### Text segment
=-=-=
He brings the viewer deep into the sand dunes on a beach, or the figurative planes of a friend. We get an intimate look that’s also stripped down to its most essential parts. On the surface it gives the painting an overall flat appearance. It reminds me of cutout 70s canvas screen prints. But that’s far too dismissive a perspective for this masterpiece. For instance, there’s such emotion in Black and Brown Blouse that we know instantly it’s not just cutout forms joined together to form a picture. This masterpiece gives us a real person having a genuine experience.

With the title Black and Brown Blouse, Katz points to what Ada is wearing. Yet this painting isn’t only a fashion moment. It reveals an individual having a particular emotional experience. That’s the difference between a mere picture of a person and a work of art. This portrays more than its literal subject. We know what Ada was feeling in the moment when her husband painted her. In fact, we know a bit about her specific sadness. There are many ways to feel sorrow, from heartbreak, to grief, and even into more modes of misery. We can see the weight of Ada’s anguish in her soulful eyes.

Katz gives us this incredible depth of feeling that pulls us into the painting. It feels a bit strange because Black and Brown Blouse looks almost like an animation cell in its flatness. So, slipping into it seems like when the live action movie character falls into a cartoon world. It’s unreal. Why do I also feel such genuine compassion for this woman at the same time? That’s the mastery of Alex Katz.

He created a proprietary technique in making his blown up portraits. It borrows a bit from the Pop Art book. But he made it his own. Using his beloved wife for a model helps us to see her through his eyes. Katz looked into those morose eyes so many times that they were imprinted into the back of his brain. He could share them with us from his unconscious. And that’s where some of the best stuff originates in the art world.


Black and Brown Blouse by Alex Katz

How he Does it – Alex Katz’s Technique

When Katz creates a large portrait like Black and Brown Blouse, he starts with a small oil sketch on masonite board. These model sittings might last an hour and a half. His next step involves a detailed drawing in pencil or charcoal. He keeps the depiction small at this point and often has the subject return to sit for him in person again. Only then does Katz enlarge the drawing. He may use an overhead projector for this part. Then he’ll transfer it to an enormous canvas.
=-=-=
### Raw data
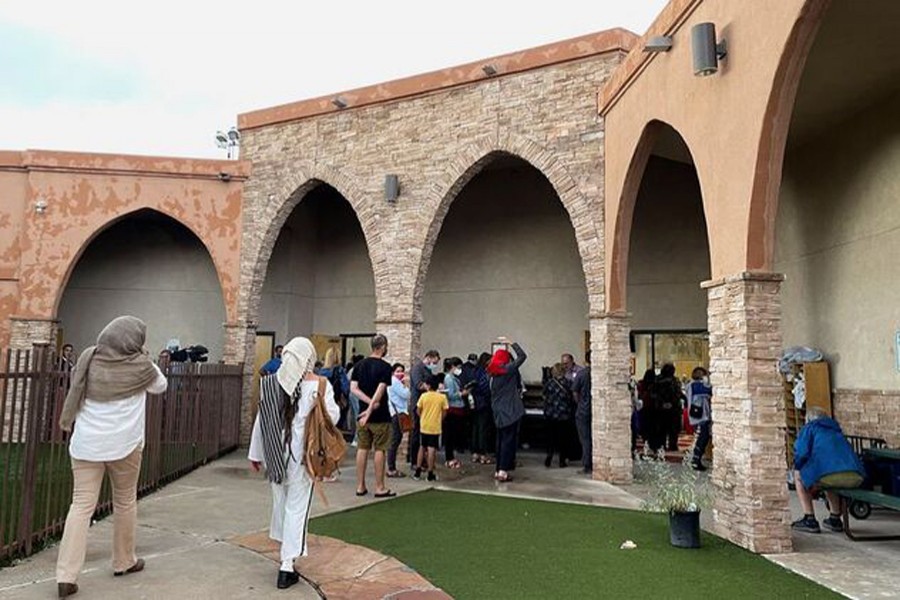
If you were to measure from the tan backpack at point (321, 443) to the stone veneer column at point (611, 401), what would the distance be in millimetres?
5048

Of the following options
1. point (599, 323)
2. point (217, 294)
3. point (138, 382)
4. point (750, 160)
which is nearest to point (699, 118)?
point (750, 160)

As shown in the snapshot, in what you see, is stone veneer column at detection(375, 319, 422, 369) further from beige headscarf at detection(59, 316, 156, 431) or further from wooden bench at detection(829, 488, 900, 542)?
beige headscarf at detection(59, 316, 156, 431)

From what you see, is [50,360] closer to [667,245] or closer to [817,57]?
[817,57]

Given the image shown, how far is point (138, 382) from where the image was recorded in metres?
4.04

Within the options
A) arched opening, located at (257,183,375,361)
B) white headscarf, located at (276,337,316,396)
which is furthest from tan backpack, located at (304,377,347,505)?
arched opening, located at (257,183,375,361)

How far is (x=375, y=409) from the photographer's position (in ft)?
22.9

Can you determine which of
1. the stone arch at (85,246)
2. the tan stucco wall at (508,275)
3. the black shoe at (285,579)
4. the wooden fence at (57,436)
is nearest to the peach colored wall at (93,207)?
the stone arch at (85,246)

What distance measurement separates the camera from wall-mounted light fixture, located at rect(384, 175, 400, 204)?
10.7 metres

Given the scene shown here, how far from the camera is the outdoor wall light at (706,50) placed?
568 centimetres

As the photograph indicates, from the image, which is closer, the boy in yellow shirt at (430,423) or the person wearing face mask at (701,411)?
the boy in yellow shirt at (430,423)

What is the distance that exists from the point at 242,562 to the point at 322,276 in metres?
10.6

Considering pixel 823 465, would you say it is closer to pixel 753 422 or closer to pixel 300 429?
pixel 753 422

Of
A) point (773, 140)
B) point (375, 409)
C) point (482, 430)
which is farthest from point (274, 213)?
point (773, 140)

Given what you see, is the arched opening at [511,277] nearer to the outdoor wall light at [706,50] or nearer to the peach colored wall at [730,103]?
the peach colored wall at [730,103]
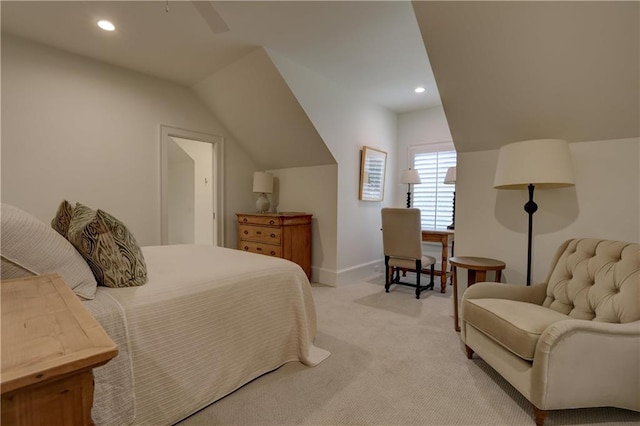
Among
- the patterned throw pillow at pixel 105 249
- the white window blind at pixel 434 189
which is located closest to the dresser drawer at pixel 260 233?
the patterned throw pillow at pixel 105 249

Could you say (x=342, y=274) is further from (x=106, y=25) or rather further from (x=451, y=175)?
(x=106, y=25)

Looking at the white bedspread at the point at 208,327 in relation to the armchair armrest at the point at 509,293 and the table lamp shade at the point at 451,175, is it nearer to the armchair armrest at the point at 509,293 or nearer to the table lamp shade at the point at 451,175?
the armchair armrest at the point at 509,293

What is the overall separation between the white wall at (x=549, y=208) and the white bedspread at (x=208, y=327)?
1.70m

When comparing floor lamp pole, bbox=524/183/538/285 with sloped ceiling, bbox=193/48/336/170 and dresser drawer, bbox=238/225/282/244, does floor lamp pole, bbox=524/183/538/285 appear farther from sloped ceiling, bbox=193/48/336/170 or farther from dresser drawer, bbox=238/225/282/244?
dresser drawer, bbox=238/225/282/244

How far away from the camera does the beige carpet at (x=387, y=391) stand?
5.05ft

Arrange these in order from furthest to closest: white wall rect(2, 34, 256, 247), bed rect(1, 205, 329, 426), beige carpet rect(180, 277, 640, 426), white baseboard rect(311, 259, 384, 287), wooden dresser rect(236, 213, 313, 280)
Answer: white baseboard rect(311, 259, 384, 287)
wooden dresser rect(236, 213, 313, 280)
white wall rect(2, 34, 256, 247)
beige carpet rect(180, 277, 640, 426)
bed rect(1, 205, 329, 426)

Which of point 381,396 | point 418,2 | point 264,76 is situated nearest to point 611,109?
point 418,2

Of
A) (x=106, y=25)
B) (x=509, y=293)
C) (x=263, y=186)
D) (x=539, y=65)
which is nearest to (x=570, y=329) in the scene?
(x=509, y=293)

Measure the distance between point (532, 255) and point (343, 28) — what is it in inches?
94.8

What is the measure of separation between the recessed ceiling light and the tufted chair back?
3.85 metres

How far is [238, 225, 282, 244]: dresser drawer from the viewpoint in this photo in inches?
150

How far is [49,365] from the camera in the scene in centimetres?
56

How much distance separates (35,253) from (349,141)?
338cm

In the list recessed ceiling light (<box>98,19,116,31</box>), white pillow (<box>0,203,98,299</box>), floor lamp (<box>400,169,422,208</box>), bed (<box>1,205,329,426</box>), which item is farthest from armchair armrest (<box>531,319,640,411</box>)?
recessed ceiling light (<box>98,19,116,31</box>)
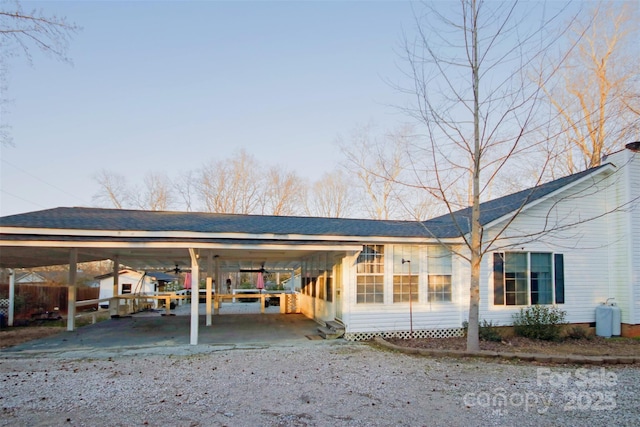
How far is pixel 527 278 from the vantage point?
431 inches

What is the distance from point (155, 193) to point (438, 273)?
27797mm

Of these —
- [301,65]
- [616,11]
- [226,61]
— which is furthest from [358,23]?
[616,11]

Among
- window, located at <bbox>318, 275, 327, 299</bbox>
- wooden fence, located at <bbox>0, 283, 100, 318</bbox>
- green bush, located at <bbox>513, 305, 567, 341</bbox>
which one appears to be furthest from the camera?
wooden fence, located at <bbox>0, 283, 100, 318</bbox>

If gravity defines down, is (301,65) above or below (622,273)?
above

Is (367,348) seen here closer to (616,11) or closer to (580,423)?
(580,423)

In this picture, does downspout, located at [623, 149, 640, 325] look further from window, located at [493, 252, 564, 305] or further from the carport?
the carport

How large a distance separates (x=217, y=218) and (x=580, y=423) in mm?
9583

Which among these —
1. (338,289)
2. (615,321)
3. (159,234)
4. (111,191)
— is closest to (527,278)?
(615,321)

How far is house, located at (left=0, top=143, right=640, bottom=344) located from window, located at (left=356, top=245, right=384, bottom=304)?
0.03 metres

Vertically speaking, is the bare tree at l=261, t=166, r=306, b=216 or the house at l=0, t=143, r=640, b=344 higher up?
the bare tree at l=261, t=166, r=306, b=216

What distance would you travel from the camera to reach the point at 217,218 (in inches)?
469

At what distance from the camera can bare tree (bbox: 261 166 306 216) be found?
32500 millimetres

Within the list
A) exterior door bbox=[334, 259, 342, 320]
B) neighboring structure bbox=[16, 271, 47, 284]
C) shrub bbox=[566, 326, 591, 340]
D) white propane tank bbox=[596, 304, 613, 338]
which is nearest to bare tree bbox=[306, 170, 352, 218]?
exterior door bbox=[334, 259, 342, 320]

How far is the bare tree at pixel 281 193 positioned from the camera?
107 feet
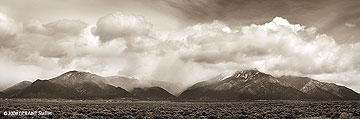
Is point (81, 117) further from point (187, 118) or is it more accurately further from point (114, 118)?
point (187, 118)

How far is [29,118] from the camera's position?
99.6 feet

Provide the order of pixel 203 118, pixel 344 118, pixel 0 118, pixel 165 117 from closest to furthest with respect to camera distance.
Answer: pixel 344 118 → pixel 0 118 → pixel 203 118 → pixel 165 117

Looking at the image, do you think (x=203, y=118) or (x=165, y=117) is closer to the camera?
(x=203, y=118)

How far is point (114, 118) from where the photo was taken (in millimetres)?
32562

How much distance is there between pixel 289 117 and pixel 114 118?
1859cm

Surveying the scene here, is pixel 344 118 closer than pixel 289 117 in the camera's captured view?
Yes

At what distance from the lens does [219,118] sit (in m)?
32.6

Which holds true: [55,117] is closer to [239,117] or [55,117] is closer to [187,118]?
[187,118]

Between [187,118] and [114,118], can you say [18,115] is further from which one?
[187,118]

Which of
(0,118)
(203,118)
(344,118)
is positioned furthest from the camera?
(203,118)

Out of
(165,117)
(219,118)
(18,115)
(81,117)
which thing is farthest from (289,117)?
(18,115)

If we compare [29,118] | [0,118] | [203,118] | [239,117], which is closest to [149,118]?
[203,118]

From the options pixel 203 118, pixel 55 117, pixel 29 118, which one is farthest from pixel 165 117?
pixel 29 118

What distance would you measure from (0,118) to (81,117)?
24.9 ft
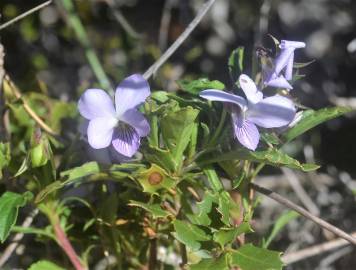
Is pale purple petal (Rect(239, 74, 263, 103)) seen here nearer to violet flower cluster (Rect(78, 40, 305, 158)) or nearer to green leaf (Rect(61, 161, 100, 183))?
violet flower cluster (Rect(78, 40, 305, 158))

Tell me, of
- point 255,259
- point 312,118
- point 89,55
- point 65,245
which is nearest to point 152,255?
point 65,245

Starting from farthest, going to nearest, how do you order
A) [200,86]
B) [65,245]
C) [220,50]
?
[220,50] → [65,245] → [200,86]

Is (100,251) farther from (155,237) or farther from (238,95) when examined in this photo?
(238,95)

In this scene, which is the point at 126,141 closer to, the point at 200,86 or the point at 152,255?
the point at 200,86

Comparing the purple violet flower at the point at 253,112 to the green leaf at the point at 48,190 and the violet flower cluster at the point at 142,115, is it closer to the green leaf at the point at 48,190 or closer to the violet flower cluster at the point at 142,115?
the violet flower cluster at the point at 142,115

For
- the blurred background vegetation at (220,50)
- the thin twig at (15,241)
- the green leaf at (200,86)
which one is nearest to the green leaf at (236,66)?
the green leaf at (200,86)

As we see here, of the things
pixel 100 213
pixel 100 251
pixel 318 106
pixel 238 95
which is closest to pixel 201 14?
pixel 238 95
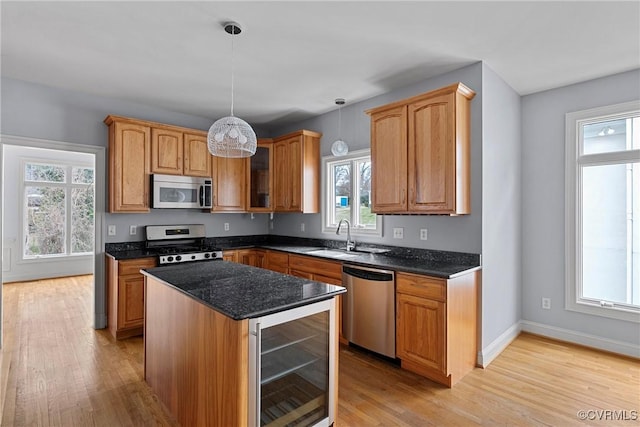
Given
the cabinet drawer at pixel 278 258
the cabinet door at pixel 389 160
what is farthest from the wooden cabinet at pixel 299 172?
the cabinet door at pixel 389 160

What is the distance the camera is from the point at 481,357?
9.69 ft

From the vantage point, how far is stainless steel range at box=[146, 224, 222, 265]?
387 cm

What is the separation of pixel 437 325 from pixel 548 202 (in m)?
2.09

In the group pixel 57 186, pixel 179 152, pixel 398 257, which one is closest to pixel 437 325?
pixel 398 257

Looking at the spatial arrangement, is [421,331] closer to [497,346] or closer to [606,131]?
[497,346]

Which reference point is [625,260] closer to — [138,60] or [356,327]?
[356,327]

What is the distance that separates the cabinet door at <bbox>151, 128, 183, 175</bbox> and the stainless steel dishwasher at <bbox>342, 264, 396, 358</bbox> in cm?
248

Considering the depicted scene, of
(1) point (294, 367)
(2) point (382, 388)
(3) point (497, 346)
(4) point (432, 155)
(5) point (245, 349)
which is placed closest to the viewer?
(5) point (245, 349)

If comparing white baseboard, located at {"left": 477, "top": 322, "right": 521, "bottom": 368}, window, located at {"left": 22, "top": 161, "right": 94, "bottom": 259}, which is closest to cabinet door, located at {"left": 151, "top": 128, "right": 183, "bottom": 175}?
white baseboard, located at {"left": 477, "top": 322, "right": 521, "bottom": 368}

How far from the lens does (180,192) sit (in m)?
4.20

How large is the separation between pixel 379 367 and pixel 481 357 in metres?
0.91

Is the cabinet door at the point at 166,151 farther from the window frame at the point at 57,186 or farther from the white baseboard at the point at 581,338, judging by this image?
the white baseboard at the point at 581,338

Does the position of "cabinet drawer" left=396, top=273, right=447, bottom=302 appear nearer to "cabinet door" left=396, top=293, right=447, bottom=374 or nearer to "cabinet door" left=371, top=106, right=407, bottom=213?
"cabinet door" left=396, top=293, right=447, bottom=374

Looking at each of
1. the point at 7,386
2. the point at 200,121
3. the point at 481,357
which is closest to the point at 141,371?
the point at 7,386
=-=-=
### Problem statement
Reproduce the passage of the Alex Katz text word for word, starting at "When Katz creates" and ending at "an enormous canvas.".

### Output below
When Katz creates a large portrait like Black and Brown Blouse, he starts with a small oil sketch on masonite board. These model sittings might last an hour and a half. His next step involves a detailed drawing in pencil or charcoal. He keeps the depiction small at this point and often has the subject return to sit for him in person again. Only then does Katz enlarge the drawing. He may use an overhead projector for this part. Then he’ll transfer it to an enormous canvas.